Not a whole lot to brag about, but....

6 1/5 pioneer coaxles in the doors. 5 1/4 JVC coaxles in the rear deck. Pioneer dh-1300 HU.


----------



## Psch91 (May 18, 2002)

Rockford Fosgate RFX 9400 MP3 Head unit. 1 Adire Audio Tempest 15" sub, with 650 watts, from the JBL 1200.1 amp, will get a second tempest soon and then rocking about 1300 watts.


----------



## Binger (Aug 29, 2002)

*what I've got*

Heres what I got (or actualy will have soon, I'm still waiting for my friend to buy the rest of my old system so I can get my new stuff)
Eclipse 5442 CD player -currently on layaway
Eclipse PA 5422 -85x4
Eclipse 3423 370x2 
Eclipse 8700 series 12" subs-2 of them
Focal 6 1/2" components in kick panels
Either Focal 8"midbass or Eclipse 8600 series subs in doors

I am so excited about this system, I've never had a car with low enough payments and insurance that I could afford to do a nice installation. (I'll post pics of the progress) 
I had an Eclipse 5303 headunit in my 200SX but it was destroyed when my car was totaled out this last spring (someone turned infront of me) when the air bags went off it jolted the dash so hard that the headunit wouldn't even power up afterwords
Sorry for talking so much...


----------



## 2002JustBlue (Sep 9, 2002)

Here is what I have:

2002 Nissan Frontier
JVC KD-SH707 Head Unit (MP3 capable)
Infinity Basslink Subwoofer
Factory 6 3/4" + Factory 1" tweets (to be replaced when I have the money)

1989 Camaro Convertible
Pioneer DEH-P7400MP Head Unit (MP3, XM capable)
Kicker 4x6" Plates
Kenwood 5 1/4" (unecessary rear fill)
Infinity Basslink

I have been very pleased with the basslink's thus the reason I own 2 of them.


----------



## Guest (Sep 16, 2002)

*Here is what I have /////\LPINE*

JUST GO TO MY WEB LINK AT THE BOTTOM. ALL /////\LPINE SYSTEM WITH STINGER CONNECTIONS. ALL DONE BY MYSELF.
THANKS,
OLIVER


----------



## freezing_frost (Aug 30, 2002)

Pioneer DEH-P4300 (Not recomend if you plan to do a lot of audio... Setting problems.)

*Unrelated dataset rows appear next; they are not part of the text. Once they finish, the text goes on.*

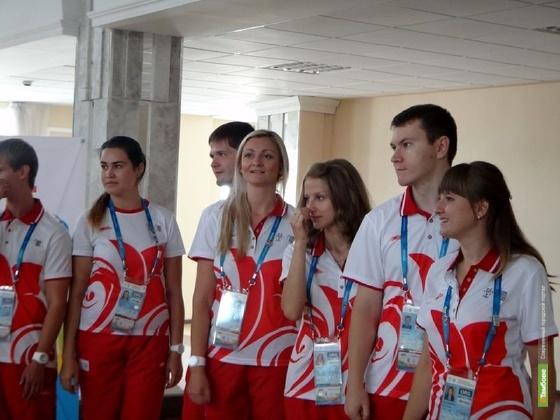 Тамбовские волонтеры поучаствуют во Всемирных играх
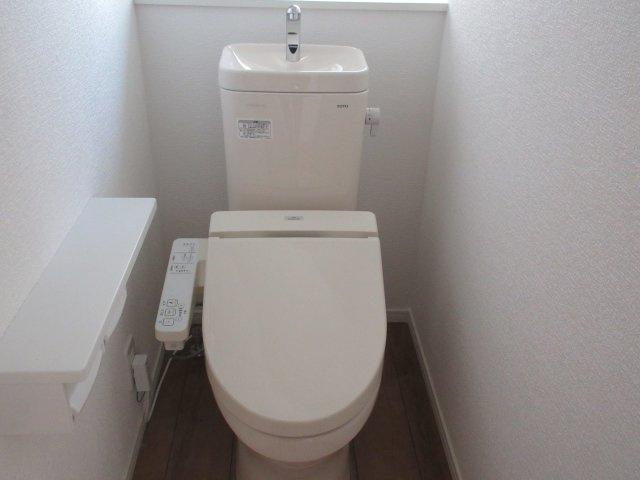 1階清潔な洗浄機能付温水シャワートイレ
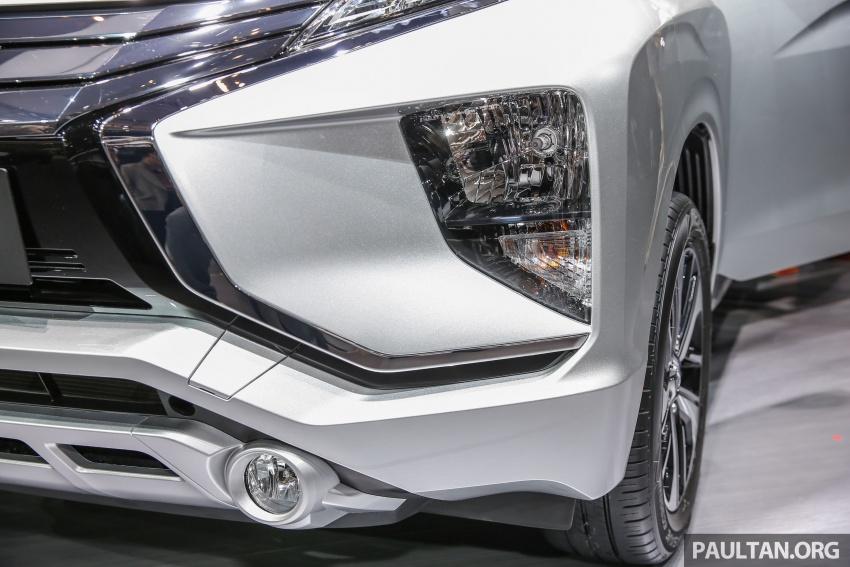 GIIAS 2017: Mitsubishi Xpander – production SUV-styled MPV makes world, Indonesian market debut Image #695644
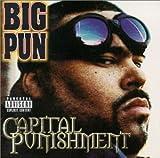Capital Punishment - Big Punisher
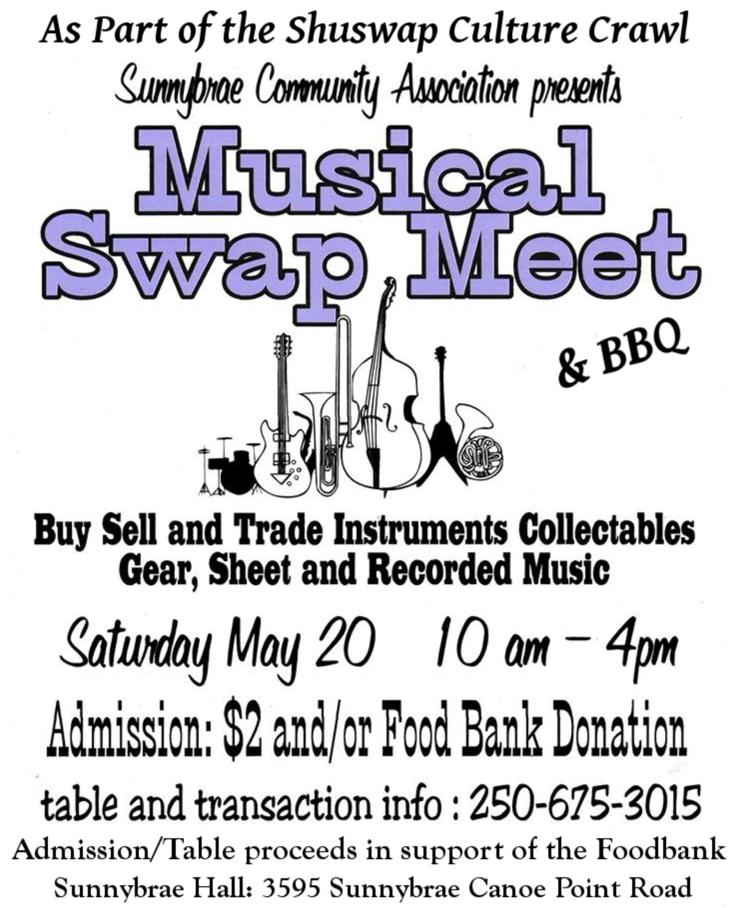 Music Swap Poster-page-001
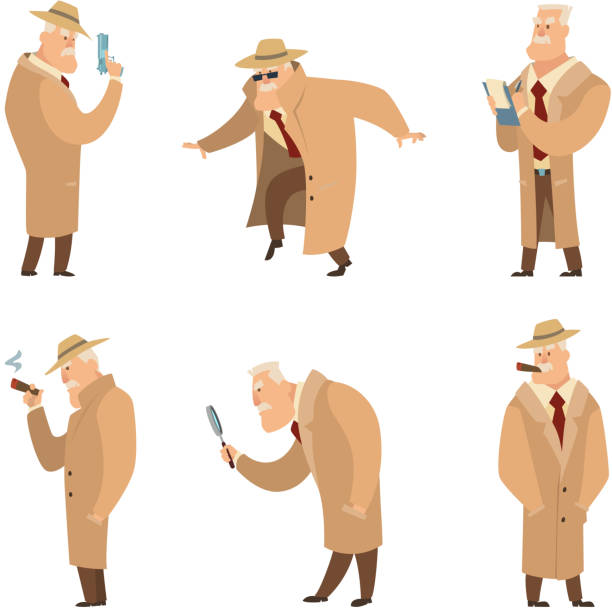 Policeman or detective search criminal. Vector set of funny characters Policeman or detective search criminal. Vector set of funny characters detective man in different situation illustration detective stock illustrations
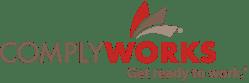 ComplyWorks_Logo_Tag_R
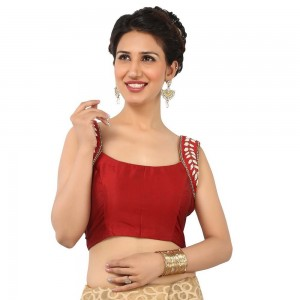 Buy EXCELLENT DEEP RED BLOUSE WITH SQUARE NECK AND SLEEVELESS IN A PEARL WORK IN BENGAL SILK, NONPADDED WITH SIDE OPENING Online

Front Alpine SPS 1629S [6.5" coaxial 2 way] (Real nice sound, in my opinion.)

Rear Kenwood KFC 1658S [Don't work, setting problem... W/ sub control on, rear spkrs get muffled.)

Sub Sony X-plod 10" in that Red Sony Box (Good for price.)

Sony X-plod XM 440EX Amp (Might want to think about it, it blew on me a month after I had it... W/ spec'd connections.)

When I get money... I will get this:

Two Kicker 12" Square Subs (in custom sealed box pressed against the rear seat back side in trunk)

Kicker Amp w/ sub controller (don't know what yet, going to power subs only)

Front Alpine R-series 6.5" Component
Rear Alpine 2 ways (the ones I have in the front currently)

Sony Amp powering front and rear spkrs (got to save money somewhere...)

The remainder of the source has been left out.